Qu'est-ce que le stress oxydatif, et à quel point est-il vraiment dangereux ?
Le stress oxydatif est un phénomène biologique réel qui endommage les cellules et participe au vieillissement, mais son rôle dans des maladies précises varie selon le contexte et est loin d'être toujours prouvé. Les compléments antioxydants ne constituent pas une réponse claire : leur action dans l'organisme est bien moins certaine qu'en laboratoire.
Chacune de tes cellules produit en permanence de petites molécules très réactives, comme sous-produit de la fabrication d'énergie. On les appelle les espèces réactives de l'oxygène, ou radicaux libres. En temps normal, ton organisme les élimine sans problème. Mais quand leur accumulation dépasse les capacités de tes cellules, un déséquilibre s'installe : ces molécules endommagent les graisses, les protéines, l'ADN et les mitochondries (les centrales énergétiques de la cellule).
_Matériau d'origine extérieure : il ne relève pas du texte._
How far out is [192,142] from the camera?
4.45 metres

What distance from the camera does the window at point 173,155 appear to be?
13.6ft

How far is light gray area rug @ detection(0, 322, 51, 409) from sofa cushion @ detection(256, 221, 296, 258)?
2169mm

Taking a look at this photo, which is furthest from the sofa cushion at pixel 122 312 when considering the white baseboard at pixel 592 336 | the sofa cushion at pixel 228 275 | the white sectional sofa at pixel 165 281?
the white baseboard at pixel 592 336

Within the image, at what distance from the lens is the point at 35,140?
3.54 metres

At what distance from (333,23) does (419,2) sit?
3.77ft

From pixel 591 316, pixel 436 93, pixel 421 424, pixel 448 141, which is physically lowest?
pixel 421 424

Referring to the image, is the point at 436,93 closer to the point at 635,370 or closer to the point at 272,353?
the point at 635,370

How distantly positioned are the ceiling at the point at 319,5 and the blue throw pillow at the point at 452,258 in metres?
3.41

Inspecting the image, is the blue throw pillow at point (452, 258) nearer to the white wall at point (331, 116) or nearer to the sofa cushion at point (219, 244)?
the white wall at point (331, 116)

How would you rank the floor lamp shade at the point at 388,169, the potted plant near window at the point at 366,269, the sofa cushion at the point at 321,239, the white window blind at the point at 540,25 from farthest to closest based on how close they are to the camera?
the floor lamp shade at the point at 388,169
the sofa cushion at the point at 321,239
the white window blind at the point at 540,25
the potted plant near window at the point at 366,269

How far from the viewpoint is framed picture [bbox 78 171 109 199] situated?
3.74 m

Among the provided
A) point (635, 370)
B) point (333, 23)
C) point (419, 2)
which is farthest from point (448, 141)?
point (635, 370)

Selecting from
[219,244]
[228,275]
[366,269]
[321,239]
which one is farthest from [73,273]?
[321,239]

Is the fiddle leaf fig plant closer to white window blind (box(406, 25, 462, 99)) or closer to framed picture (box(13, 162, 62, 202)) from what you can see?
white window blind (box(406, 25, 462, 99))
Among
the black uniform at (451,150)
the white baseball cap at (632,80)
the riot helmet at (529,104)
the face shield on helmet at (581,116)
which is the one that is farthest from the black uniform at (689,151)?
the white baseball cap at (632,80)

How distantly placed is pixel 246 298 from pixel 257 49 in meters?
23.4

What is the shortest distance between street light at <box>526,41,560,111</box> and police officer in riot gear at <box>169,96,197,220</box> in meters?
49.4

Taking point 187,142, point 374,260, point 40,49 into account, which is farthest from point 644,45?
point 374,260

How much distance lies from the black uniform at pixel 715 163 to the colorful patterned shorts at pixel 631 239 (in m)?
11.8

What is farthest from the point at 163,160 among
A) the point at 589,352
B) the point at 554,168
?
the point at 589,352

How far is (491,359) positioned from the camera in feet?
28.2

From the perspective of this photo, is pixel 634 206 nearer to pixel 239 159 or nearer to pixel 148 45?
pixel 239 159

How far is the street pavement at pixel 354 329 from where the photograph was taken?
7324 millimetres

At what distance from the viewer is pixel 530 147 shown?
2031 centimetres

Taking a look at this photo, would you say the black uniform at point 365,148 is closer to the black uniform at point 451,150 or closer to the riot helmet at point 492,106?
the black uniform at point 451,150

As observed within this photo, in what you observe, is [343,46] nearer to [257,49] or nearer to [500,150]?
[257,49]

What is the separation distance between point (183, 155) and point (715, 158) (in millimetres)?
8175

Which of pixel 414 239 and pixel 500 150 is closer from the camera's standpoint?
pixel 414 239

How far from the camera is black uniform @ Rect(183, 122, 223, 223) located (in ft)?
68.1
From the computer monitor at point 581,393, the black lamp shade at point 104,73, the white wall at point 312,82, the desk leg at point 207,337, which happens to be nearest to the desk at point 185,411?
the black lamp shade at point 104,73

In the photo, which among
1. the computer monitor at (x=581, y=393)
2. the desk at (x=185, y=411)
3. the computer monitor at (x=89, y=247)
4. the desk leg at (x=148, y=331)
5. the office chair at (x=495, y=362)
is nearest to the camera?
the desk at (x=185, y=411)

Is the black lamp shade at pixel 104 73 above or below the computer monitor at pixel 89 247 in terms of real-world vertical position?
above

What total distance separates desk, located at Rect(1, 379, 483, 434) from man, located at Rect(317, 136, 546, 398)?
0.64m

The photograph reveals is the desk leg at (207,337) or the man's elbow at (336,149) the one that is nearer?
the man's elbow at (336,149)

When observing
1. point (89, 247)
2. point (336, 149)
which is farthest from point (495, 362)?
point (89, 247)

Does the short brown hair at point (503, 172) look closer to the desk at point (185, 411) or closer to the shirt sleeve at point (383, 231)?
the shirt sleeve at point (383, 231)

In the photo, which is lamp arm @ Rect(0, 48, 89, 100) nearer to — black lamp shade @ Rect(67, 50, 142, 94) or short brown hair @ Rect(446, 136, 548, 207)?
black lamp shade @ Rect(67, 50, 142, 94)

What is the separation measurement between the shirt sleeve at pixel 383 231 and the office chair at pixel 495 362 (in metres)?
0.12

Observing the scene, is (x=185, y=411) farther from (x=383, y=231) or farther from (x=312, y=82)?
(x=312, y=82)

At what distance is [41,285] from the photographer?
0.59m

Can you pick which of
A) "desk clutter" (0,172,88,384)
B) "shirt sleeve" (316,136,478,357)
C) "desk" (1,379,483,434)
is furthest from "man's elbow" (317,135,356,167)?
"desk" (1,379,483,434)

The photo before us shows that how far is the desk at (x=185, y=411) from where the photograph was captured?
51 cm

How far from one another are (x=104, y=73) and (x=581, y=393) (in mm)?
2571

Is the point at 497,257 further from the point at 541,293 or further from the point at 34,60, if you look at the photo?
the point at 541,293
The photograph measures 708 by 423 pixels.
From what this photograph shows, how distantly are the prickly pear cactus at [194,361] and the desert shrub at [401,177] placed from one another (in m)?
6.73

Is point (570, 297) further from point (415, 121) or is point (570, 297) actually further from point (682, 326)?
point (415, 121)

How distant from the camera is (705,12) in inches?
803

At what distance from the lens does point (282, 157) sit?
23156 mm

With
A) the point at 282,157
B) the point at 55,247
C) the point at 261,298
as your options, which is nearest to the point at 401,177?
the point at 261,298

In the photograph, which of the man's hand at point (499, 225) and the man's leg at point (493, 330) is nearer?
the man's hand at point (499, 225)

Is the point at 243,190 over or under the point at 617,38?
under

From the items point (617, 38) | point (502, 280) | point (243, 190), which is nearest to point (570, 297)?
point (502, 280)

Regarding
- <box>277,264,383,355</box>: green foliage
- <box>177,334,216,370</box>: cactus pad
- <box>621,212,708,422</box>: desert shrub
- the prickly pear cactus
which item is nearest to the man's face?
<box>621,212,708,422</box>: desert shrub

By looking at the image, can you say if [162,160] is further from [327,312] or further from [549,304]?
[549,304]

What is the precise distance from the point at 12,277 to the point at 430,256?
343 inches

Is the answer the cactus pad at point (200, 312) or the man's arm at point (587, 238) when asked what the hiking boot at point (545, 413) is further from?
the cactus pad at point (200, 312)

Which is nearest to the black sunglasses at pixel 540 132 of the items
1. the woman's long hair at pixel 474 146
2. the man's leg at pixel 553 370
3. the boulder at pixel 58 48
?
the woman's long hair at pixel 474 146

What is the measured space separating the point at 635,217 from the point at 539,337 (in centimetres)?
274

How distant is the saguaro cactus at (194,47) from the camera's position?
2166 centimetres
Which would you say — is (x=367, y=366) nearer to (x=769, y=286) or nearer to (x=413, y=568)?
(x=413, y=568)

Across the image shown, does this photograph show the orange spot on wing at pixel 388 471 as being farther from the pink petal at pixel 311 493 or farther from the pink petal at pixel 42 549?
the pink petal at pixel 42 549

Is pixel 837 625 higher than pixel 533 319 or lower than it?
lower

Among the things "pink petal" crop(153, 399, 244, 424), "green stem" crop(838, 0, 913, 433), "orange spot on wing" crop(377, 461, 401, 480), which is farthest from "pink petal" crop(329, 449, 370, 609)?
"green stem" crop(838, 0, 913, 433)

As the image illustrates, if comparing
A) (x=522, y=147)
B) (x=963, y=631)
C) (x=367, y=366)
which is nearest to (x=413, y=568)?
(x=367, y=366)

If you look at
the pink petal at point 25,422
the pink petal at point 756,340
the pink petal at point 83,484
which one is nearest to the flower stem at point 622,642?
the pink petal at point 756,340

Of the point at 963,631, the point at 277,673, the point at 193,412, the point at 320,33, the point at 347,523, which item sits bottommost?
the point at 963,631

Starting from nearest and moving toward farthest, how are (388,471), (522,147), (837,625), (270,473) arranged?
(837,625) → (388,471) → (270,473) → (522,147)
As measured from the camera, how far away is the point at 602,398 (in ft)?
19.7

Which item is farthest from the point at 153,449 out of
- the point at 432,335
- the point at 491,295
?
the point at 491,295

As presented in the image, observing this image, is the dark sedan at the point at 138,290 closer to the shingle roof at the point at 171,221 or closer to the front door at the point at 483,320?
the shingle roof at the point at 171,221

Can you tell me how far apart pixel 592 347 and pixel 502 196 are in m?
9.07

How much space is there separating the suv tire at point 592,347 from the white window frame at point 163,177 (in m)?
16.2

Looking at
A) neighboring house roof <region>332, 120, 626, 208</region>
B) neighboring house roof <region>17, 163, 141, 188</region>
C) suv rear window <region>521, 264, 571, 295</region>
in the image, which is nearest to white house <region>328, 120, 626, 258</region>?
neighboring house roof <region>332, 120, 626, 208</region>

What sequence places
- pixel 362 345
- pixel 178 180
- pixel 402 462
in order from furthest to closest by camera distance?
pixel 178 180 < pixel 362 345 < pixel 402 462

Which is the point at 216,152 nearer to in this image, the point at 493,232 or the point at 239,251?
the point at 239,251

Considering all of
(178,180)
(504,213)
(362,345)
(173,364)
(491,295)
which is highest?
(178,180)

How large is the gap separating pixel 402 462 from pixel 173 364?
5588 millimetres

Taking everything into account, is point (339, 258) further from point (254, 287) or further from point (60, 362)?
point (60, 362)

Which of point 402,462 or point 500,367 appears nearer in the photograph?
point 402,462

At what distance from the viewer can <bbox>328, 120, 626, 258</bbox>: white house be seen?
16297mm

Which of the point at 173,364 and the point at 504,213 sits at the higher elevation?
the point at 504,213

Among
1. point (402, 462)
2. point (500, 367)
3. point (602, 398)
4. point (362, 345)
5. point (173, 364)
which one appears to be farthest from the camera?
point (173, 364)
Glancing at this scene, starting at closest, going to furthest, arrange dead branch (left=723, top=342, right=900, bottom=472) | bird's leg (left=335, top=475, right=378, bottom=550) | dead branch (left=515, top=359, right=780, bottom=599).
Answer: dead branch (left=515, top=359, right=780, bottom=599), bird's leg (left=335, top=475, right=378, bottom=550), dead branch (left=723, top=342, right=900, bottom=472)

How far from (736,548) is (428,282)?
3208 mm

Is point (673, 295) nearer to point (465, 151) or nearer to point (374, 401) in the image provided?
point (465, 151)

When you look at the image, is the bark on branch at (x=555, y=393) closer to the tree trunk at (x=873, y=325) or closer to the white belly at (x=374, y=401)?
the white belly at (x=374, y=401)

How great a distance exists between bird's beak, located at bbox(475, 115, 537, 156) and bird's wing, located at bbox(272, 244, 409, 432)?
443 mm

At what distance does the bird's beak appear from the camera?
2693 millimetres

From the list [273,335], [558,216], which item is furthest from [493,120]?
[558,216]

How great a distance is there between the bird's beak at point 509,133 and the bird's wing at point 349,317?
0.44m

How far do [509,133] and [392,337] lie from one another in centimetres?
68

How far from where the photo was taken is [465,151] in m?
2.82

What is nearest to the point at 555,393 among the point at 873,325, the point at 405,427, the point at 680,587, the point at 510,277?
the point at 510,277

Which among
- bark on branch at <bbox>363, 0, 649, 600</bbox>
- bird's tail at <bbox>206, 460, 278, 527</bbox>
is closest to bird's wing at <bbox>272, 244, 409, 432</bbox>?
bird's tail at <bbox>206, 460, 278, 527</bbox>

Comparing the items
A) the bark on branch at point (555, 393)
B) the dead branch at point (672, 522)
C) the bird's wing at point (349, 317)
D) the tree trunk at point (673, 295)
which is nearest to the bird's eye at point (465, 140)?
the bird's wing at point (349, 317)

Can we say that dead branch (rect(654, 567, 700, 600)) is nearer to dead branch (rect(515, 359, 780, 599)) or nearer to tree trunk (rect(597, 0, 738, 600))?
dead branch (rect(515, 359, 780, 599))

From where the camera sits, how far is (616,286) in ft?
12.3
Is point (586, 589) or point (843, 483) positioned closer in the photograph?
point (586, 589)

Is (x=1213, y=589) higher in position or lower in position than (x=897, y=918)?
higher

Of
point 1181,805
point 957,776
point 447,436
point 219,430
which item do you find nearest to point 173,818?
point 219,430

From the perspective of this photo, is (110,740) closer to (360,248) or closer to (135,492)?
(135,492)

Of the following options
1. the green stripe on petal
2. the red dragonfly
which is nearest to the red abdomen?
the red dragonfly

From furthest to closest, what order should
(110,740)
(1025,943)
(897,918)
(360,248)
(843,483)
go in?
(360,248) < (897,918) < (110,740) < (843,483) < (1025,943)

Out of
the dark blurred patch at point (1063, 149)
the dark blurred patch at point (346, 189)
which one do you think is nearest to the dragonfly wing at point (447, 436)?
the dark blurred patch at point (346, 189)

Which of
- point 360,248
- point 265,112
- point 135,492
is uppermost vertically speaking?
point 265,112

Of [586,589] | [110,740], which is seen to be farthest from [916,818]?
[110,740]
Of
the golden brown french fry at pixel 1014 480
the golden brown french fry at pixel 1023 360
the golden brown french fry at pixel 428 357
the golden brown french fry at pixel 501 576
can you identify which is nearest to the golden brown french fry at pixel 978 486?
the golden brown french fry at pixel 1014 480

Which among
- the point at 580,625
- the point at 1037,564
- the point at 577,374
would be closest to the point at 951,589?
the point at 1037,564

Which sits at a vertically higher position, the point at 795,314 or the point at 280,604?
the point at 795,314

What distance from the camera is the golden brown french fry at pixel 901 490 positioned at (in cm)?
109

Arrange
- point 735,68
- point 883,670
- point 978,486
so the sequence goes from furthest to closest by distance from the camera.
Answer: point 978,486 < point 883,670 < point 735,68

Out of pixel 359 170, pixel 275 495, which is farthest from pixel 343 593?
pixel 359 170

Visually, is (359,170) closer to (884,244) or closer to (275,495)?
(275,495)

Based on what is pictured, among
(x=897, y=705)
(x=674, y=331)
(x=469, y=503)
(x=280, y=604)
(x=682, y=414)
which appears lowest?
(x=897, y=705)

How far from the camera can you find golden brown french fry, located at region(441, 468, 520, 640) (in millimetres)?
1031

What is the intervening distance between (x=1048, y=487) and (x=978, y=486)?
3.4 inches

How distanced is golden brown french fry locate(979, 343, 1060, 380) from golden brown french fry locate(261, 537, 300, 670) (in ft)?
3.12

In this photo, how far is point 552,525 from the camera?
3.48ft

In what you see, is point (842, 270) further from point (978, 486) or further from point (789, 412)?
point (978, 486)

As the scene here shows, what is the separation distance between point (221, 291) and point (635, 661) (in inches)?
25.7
Ce mécanisme est solide et considéré comme causal.
Les dégâts que ce phénomène inflige à l'ADN ont été documentés chez l'être humain : plus de vingt types de constituants altérés ont été identifiés. Que cela conduise systématiquement à une maladie, c'est moins certain. Les résultats se contredisent parfois, et les méthodes de mesure ont leurs limites. Le rôle du stress oxydatif varie selon les pathologies. Dans le muscle cardiaque, il contribue probablement aux lésions associées à une consommation d'alcool prolongée et élevée, soit plus de 80 grammes par jour pendant cinq ans ou plus. Chez les personnes qui perdent simultanément de la masse musculaire tout en étant en surpoids, il figure parmi les mécanismes centraux. Dans la maladie d'Alzheimer, une corrélation claire existe avec des dommages aux mitochondries des neurones, mais rien ne prouve encore si le stress oxydatif en est la cause ou la conséquence.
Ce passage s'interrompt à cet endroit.